Brouwerijen passen ook strategieën van diversificatie en kostenoptimalisatie toe. Sommige kleine brouwerijen fuseren of delen apparatuur om hun bedrijfsvoering te verminderen. Andere richten zich op seizoensbieren of beperkte edities om consumenten aan te trekken. Directe verkoop en korte ketens worden ook gepromoot om de marges te behouden.
De proefbieren vertegenwoordigen een kans voor sommige brouwerijen om hun kas aan te vullen, mits ze niet al op gespannen voet brouwen. “Brouwen voor cafés die een eigen bier willen hebben, brouwen voor merken die alleen de marketing van een bier of een assortiment willen beheren… dit alles biedt kansen om de kassen van brouwerijen aan te vullen” legt Dautinger uit.

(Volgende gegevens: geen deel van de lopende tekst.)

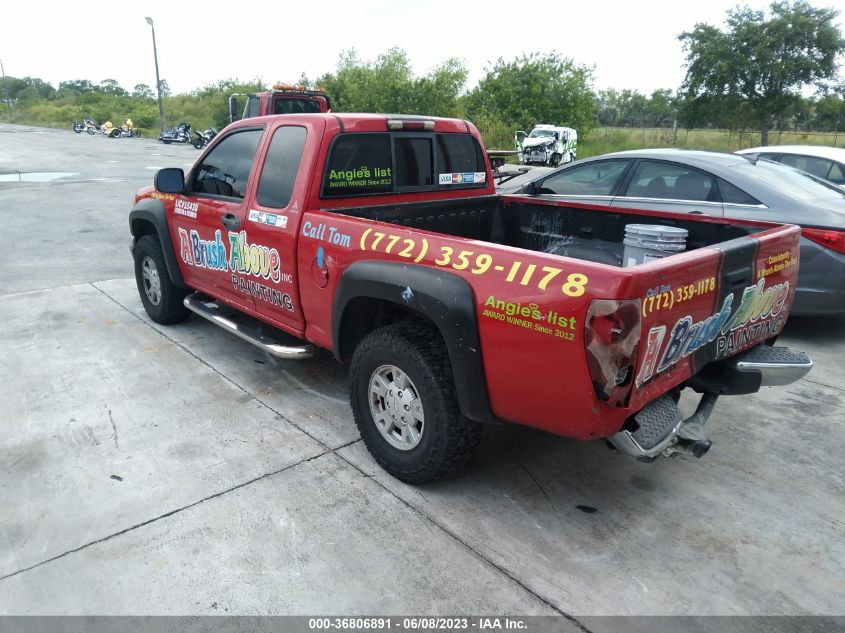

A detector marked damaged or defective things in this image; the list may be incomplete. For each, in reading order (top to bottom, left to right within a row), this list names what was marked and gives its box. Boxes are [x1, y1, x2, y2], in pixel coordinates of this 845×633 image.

Een politieke verantwoordelijkheid?
De brouwerijcrisis in België is een belangrijke uitdaging voor een emblematische sector van de Belgische economie. De sluitingen van brouwerijen, de daling van de export en de opkomst van alcoholvrije dranken hertekenen het brouwerijlandschap. Maar hebben de Belgische brouwers, dankzij hun vakmanschap en innovatievermogen, de middelen om deze crisis te overwinnen en zich aan te passen aan de nieuwe markttendensen? “Ik ben eerder pessimistisch om eerlijk te zijn“, bekent Cédric Dautinger. “Ik merk dat de bedrijfswereld in het algemeen lijdt en hoor overal geruchten in de brouwerijwereld die niets goeds voorspellen. De nieuwe regering zal helaas niets verbeteren. De verplichting van elektronische facturering (die duur belooft te worden), de komst van de witte kassa in de horeca, de vermindering van bedrijfssteun… al deze maatregelen zijn niet gemaakt om de brouwers te ondersteunen.”

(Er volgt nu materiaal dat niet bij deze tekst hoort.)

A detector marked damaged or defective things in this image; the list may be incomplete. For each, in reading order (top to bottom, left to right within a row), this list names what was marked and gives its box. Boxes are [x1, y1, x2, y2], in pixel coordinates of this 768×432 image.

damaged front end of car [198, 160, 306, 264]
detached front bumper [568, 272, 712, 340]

Cédric Dautinger hoopt echter dat de sector niet terug zal keren naar de situatie van de jaren 50 tot 70, toen bijna alle ambachtelijke brouwerijen verdwenen waren. “België heeft ambachtelijke en onafhankelijke brouwerijen nodig om haar vakmanschap en erfgoed te behouden“, concludeert de gespecialiseerde journalist. “Maar we moeten realistisch zijn: we zullen een marktconcentratie zien. De kleine brouwerijen die niet sterk in hun schoenen staan, zullen verdwijnen, en alleen degenen die zich aanpassen aan de nieuwe trends en hun kosten beheersen, zullen overleven“. Toch, met een binnenlandse consumptiedaling van 6% en een nog steeds onzekere economische omgeving, blijft de toekomst van de biersector meer dan ooit… onder druk.